In light of the ridiculous review of Unfit for Command highlighted by the Trunk below, it is interesting that Daniel Okrent, the paper’s “Public Editor,” has a column today about the Times’ election year coverage. While Okrent purports to reject the usual newspaper proof of objectivity–it gets complaints from both liberals and conservatives–it appears to me that this is, in essence, what his defense comes down to. He finds the Times to be perfectly well-balanced in its election-year coverage.
Most interesting to me is Okrent’s conclusion. He is angry about the abuse being received by some Times reporters:

This piece turned out to be more of a rant than I intended, but given the vicious nature of some of the attacks levied against certain reporters, I wasn’t inclined to be temperate. There are many critics of The Times’s election coverage who are measured and reasonable, and their views – very different from my own – will be represented in this space next week. I also don’t wish to discourage readers who in good faith find errors, misrepresentations or unfair characterizations. They may occur randomly [Ed.: I don’t think they’re random at all], but their frequency is disappointing, and I’ll continue to forward meritorious complaints to the appropriate editors and reporters….

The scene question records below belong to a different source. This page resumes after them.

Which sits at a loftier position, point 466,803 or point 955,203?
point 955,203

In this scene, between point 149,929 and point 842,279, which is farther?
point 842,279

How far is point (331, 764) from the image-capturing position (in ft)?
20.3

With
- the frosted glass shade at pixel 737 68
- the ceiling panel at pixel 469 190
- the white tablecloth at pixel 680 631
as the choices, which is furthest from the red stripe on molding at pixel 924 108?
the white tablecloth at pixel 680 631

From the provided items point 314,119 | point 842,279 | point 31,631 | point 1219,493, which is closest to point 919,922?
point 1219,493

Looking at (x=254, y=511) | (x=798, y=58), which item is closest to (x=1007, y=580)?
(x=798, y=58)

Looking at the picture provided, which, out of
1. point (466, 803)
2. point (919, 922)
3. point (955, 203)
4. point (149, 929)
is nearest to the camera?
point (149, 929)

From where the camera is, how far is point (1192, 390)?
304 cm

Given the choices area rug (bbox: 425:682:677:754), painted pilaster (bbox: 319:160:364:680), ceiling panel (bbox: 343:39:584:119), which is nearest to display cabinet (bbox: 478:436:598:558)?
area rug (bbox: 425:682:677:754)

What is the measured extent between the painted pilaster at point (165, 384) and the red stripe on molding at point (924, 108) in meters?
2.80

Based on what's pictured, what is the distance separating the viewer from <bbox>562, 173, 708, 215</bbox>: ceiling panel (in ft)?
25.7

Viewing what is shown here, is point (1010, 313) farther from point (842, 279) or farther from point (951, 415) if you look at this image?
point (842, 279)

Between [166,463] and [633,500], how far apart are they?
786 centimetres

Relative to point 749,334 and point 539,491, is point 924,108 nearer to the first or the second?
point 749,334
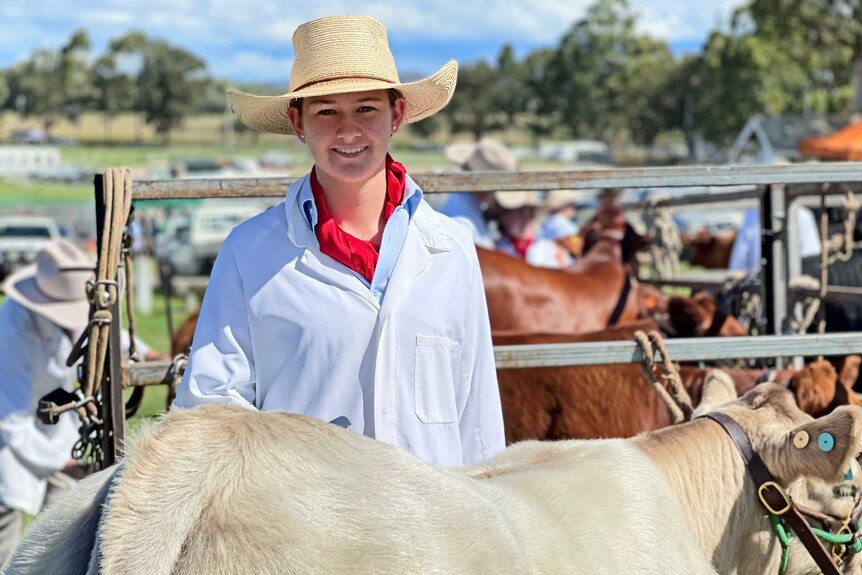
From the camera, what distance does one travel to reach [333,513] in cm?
138

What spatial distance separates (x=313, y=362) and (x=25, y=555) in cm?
86

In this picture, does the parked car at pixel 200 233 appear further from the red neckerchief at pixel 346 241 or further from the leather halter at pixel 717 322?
the red neckerchief at pixel 346 241

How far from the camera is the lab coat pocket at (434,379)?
2348 millimetres

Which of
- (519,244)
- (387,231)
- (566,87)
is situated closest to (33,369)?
(387,231)

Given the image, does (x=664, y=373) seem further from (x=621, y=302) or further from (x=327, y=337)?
(x=621, y=302)

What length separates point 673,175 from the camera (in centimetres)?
347

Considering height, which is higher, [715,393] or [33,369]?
[715,393]

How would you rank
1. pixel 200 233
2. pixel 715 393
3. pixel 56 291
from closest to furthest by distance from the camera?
pixel 715 393 < pixel 56 291 < pixel 200 233

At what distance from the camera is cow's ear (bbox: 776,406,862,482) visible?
7.06 feet

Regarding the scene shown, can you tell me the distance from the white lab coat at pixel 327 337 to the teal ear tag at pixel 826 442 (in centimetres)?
78

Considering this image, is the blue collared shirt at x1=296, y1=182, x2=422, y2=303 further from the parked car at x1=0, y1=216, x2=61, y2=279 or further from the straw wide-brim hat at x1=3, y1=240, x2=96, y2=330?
the parked car at x1=0, y1=216, x2=61, y2=279

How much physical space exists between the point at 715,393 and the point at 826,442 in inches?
22.3

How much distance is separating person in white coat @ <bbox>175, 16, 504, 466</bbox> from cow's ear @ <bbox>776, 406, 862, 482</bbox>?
0.69m

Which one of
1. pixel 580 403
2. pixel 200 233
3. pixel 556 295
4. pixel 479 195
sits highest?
pixel 479 195
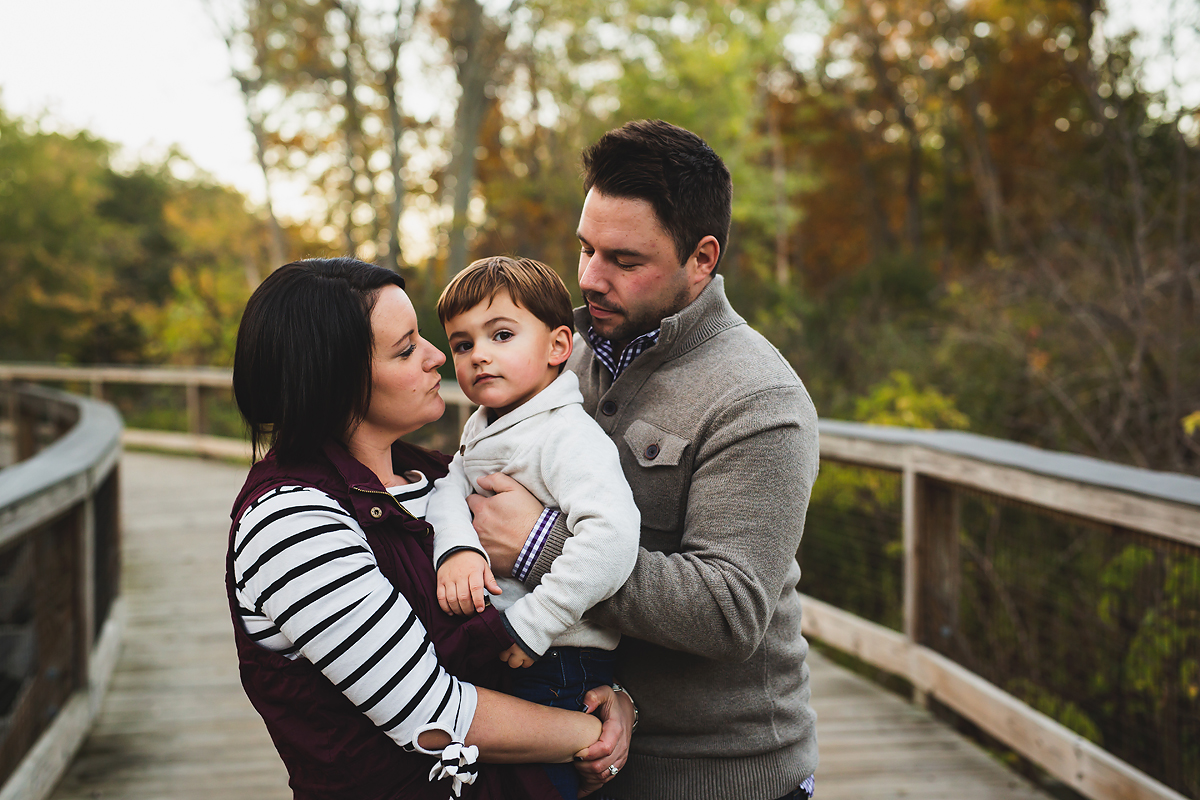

But before I turn over the podium, I do want you to know just how debased the level of discourse has become. When a reporter receives an e-mail message that says, “I hope your kid gets his head blown off in a Republican war,” a limit has been passed.
That’s what a coward named Steve Schwenk, from San Francisco, wrote to national political correspondent Adam Nagourney several days ago because Nagourney wrote something Schwenk considered (if such a person is capable of consideration) pro-Bush. Some women reporters regularly receive sexual insults and threats. As nasty as critics on the right can get (plenty nasty), the left seems to be winning the vileness derby this year. Maybe the bloggers who encourage their readers to send this sort of thing to The Times might want to ask them instead to say it in public. I don’t think they’d dare.

If there is a more anti-Bush reporter than Adam Nagourney, I can’t think who he might be. For leftists to accuse Nagourney of being pro-Bush is ridiculous. It is interesting, I think, that the left has become so crazed that it targets even liberals like Nagourney, and offends even liberals like Okrent, who notes in today’s column that he is a John Kerry voter. (I would add, like pretty much everyone at the Times.)
I also think it’s noteworthy that Okrent can’t resist attributing the “vileness” on the left to bloggers. I agree that there is lots of liberal hate speech on the internet, but to attribute the off-the-rails condition of modern liberalism to a handful of bloggers seems unusually myopic.